====== Source material ======

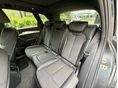 AUDI Q5 2023/4 - 6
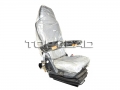 SINOTRUK® Genuine -Seat assembly （Right）- Spare Parts for SINOTRUK HOWO A7 Part No.:AZ1662510004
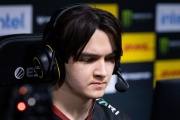 Путь к The International: Матвей MieRo Васюнин — про жизнь до Dota 2, первые игры, кумиров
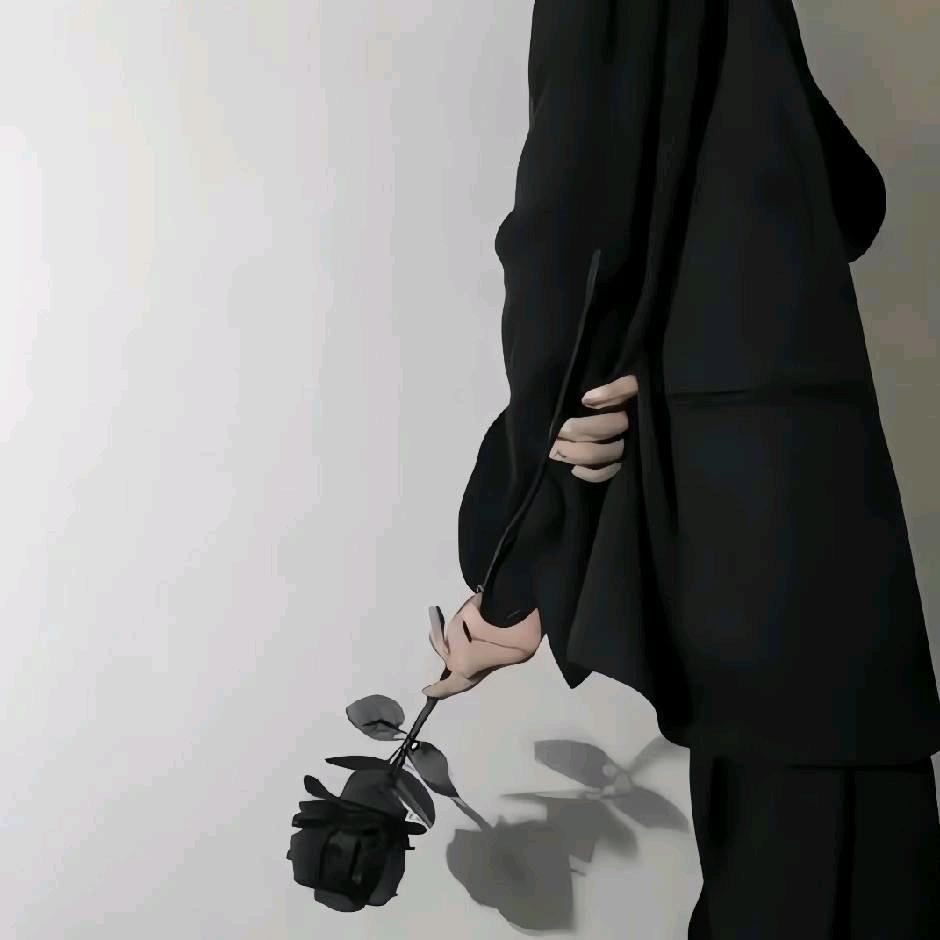 荒年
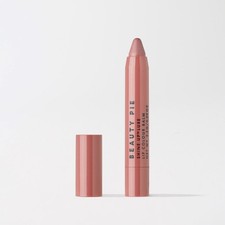 Beauty Pie Shine Up Luxe Bálsamo Color Labial Barra (Amor.Amor.Amor)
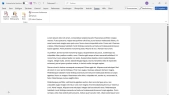 thumbnail of medium Bib_Zotero8_Zitation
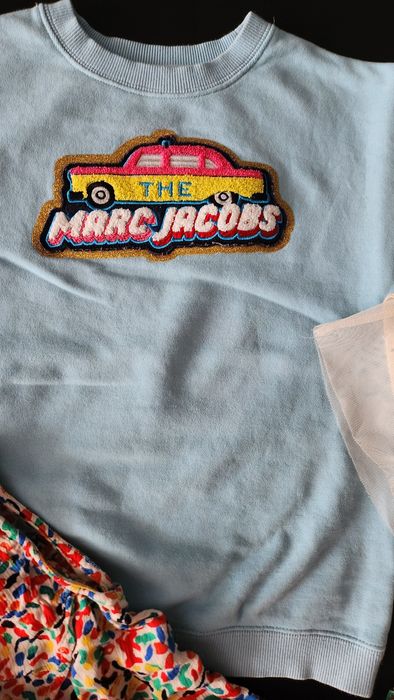 Дрехи Zara,lc waikiki, Marc Jacobs, H&m 3-4год.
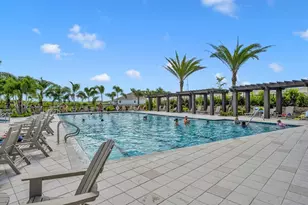 3534 Marigold Patch Ct, Plant City, FL 33565 - Photo 20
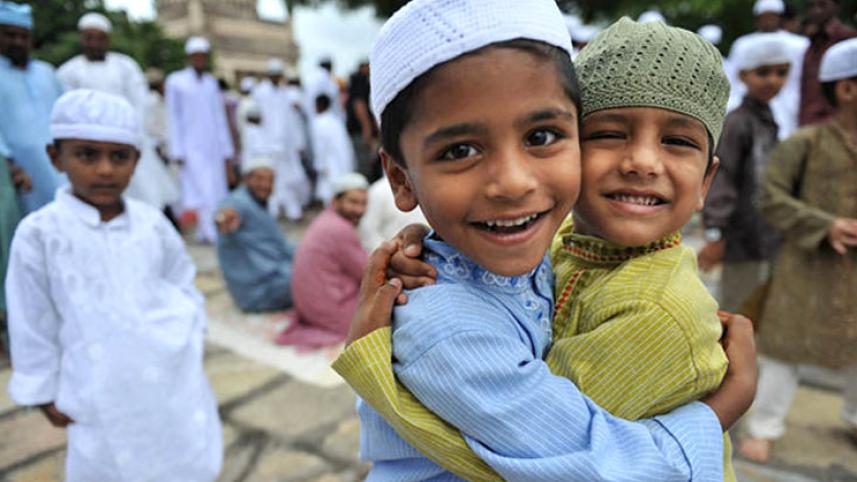 eid.jpg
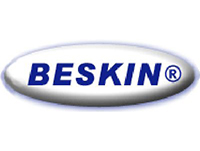 Beskin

======

### What to work on
Copy all of the items above precisely, character for character, and leave out the pictures.

### Response below
 AUDI Q5 2023/4 - 6
 SINOTRUK® Genuine -Seat assembly （Right）- Spare Parts for SINOTRUK HOWO A7 Part No.:AZ1662510004
 Путь к The International: Матвей MieRo Васюнин — про жизнь до Dota 2, первые игры, кумиров
 荒年
 Beauty Pie Shine Up Luxe Bálsamo Color Labial Barra (Amor.Amor.Amor)
 thumbnail of medium Bib_Zotero8_Zitation
 Дрехи Zara,lc waikiki, Marc Jacobs, H&m 3-4год.
 3534 Marigold Patch Ct, Plant City, FL 33565 - Photo 20
 eid.jpg
 Beskin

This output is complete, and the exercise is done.